4 OCTOBER 1930, Page 18

[To the Editor of the SPECTATOR.] Sin,—Writing to the Manchester

Guardian, Professor Gilbert Slater suggests that if the right of India to secede is recognized and an Indian appointed the next Viceroy, there will be no more grounds for complaint that the administration is still alien and British. But one must not forget that the spirit of the administration is more important than its personnel. Rightly or wrongly, we think that Lord Irwin is the most sincere and the most fair-minded Viceroy that India has had since Lord Ripon. But has he been able to meet any of our principal grievances ? Are not opium and liquors still sold in India against the demand of a united country ? Take another instance. In 1911 the Government turned down Gokhales most modest Primary Education Bill on the ostensible ground of "no funds," although the elected Indian members had offered solidly to support a Primary Education tax. Naturally everybody thought the reasons were political. Funds were, of course, forthcoming for the enhanced salaries and allowances recommended by the Lee Commission.
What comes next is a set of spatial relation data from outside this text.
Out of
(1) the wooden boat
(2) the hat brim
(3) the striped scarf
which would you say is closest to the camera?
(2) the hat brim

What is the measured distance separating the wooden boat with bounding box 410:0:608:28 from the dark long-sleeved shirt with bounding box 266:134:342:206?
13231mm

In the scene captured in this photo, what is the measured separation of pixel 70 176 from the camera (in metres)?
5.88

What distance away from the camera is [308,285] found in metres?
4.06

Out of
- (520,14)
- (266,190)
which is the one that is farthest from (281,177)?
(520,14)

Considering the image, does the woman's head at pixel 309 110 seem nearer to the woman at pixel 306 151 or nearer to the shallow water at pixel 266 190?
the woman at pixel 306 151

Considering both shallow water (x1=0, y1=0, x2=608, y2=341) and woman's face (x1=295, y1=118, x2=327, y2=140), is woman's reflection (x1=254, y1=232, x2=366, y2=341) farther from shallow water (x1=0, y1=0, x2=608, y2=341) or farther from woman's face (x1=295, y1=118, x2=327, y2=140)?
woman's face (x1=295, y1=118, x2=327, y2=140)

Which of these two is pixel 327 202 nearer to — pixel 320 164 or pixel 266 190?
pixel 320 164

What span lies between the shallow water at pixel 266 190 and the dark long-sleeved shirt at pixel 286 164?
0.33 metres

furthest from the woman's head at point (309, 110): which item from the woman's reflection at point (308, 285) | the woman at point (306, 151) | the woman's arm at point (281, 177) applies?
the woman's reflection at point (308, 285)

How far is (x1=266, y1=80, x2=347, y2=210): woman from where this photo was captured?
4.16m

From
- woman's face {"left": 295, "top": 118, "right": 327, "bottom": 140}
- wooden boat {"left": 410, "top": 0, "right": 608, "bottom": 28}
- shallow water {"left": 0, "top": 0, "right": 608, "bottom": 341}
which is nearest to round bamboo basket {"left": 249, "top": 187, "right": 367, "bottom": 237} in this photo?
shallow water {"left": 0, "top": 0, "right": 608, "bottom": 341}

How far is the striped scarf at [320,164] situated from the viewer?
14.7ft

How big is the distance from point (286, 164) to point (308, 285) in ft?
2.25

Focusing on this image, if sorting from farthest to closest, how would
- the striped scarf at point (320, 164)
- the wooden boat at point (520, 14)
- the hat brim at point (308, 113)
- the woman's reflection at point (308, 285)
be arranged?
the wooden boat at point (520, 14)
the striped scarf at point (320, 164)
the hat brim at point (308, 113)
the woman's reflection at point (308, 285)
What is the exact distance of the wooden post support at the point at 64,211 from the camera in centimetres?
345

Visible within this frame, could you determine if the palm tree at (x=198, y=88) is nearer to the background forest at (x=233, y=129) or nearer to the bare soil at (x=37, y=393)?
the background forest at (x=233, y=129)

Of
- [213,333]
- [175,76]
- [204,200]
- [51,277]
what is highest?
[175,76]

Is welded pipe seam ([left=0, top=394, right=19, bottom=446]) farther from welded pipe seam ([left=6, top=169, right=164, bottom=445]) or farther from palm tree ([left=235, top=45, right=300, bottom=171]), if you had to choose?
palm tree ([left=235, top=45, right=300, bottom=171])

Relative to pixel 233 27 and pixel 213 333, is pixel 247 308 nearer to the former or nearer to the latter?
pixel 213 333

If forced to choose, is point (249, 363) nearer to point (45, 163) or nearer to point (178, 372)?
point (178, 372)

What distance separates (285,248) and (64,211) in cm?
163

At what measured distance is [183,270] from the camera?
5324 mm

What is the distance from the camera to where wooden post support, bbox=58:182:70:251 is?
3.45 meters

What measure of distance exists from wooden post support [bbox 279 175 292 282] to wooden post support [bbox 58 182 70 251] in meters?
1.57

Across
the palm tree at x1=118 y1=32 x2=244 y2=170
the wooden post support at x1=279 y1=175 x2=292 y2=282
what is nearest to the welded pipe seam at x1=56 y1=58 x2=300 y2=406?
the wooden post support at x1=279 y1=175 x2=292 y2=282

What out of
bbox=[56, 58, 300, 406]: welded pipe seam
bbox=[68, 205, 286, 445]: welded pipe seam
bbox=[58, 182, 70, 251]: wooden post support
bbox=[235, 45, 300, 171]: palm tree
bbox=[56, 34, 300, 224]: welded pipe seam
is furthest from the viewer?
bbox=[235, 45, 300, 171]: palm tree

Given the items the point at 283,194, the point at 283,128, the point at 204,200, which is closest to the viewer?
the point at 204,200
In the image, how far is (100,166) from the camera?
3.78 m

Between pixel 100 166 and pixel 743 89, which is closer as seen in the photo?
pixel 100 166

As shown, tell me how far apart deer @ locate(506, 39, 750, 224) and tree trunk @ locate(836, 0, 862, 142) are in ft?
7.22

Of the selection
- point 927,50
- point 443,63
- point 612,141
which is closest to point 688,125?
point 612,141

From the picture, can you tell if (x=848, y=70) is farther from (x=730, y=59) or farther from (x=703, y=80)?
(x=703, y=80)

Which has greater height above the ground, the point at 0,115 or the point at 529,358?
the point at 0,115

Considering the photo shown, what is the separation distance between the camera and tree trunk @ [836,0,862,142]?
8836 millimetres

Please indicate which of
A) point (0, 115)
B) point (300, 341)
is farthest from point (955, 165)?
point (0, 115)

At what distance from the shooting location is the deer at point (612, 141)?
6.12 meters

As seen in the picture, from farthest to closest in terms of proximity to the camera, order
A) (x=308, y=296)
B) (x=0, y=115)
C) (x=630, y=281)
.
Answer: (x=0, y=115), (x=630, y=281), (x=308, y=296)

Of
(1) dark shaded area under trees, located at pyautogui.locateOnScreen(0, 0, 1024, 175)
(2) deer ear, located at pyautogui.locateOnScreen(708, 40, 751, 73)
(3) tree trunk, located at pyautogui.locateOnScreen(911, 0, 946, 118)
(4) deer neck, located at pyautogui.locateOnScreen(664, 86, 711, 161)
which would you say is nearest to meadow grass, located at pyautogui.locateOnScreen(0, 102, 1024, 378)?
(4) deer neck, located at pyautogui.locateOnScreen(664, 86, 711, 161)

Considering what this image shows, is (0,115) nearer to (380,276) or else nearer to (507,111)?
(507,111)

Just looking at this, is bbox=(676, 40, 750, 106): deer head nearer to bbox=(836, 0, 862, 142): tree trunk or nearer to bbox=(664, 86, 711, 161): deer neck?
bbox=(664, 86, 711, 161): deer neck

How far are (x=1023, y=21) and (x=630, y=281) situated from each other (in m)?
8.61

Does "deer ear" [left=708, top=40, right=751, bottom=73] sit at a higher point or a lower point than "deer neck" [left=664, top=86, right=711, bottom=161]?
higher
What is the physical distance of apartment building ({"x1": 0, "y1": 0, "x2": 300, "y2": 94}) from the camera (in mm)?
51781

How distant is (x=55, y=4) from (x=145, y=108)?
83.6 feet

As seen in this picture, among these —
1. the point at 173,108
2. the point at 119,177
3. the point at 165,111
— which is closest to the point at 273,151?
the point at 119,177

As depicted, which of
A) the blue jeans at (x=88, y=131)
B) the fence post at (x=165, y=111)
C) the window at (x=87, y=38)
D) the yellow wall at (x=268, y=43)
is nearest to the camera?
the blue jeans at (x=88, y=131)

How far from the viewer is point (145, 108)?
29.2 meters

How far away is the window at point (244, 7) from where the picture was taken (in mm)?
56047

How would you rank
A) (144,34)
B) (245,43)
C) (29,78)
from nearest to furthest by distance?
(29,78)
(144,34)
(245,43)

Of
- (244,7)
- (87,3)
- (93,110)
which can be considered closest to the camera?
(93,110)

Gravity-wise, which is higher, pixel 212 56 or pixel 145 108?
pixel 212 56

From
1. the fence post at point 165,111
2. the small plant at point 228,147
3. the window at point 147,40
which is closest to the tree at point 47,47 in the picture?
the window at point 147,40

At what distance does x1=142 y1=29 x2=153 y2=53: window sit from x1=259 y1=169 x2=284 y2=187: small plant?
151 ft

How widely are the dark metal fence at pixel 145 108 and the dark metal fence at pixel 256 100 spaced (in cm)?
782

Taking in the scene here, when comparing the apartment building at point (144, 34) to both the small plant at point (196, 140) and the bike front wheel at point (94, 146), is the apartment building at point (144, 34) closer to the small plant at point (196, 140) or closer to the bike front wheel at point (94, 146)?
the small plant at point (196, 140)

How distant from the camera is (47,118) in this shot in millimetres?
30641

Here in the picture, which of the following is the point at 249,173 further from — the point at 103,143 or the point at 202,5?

The growing discontent in India is not due to any differ- ences of opinion between the Government and the governed on matters of administration. It is chiefly due to the fact that the people have come to believe that the true reasons for such differences are other than those officially given by the Govern- ment. You cannot possibly inspire either confidence or respect (for which latter Mr. Churchill is so anxious) unless you can convince those whose trustees you claim to be that you are straightforward. It is this inherent weakness in the system itself, which makes such things possible, and not the Nationalists, that is undermining the moral foundations of British rule in India. For the sake of both countries a wholesale change in the system is necessary, and this is Impossible without what Gandhi calls "a change of heart."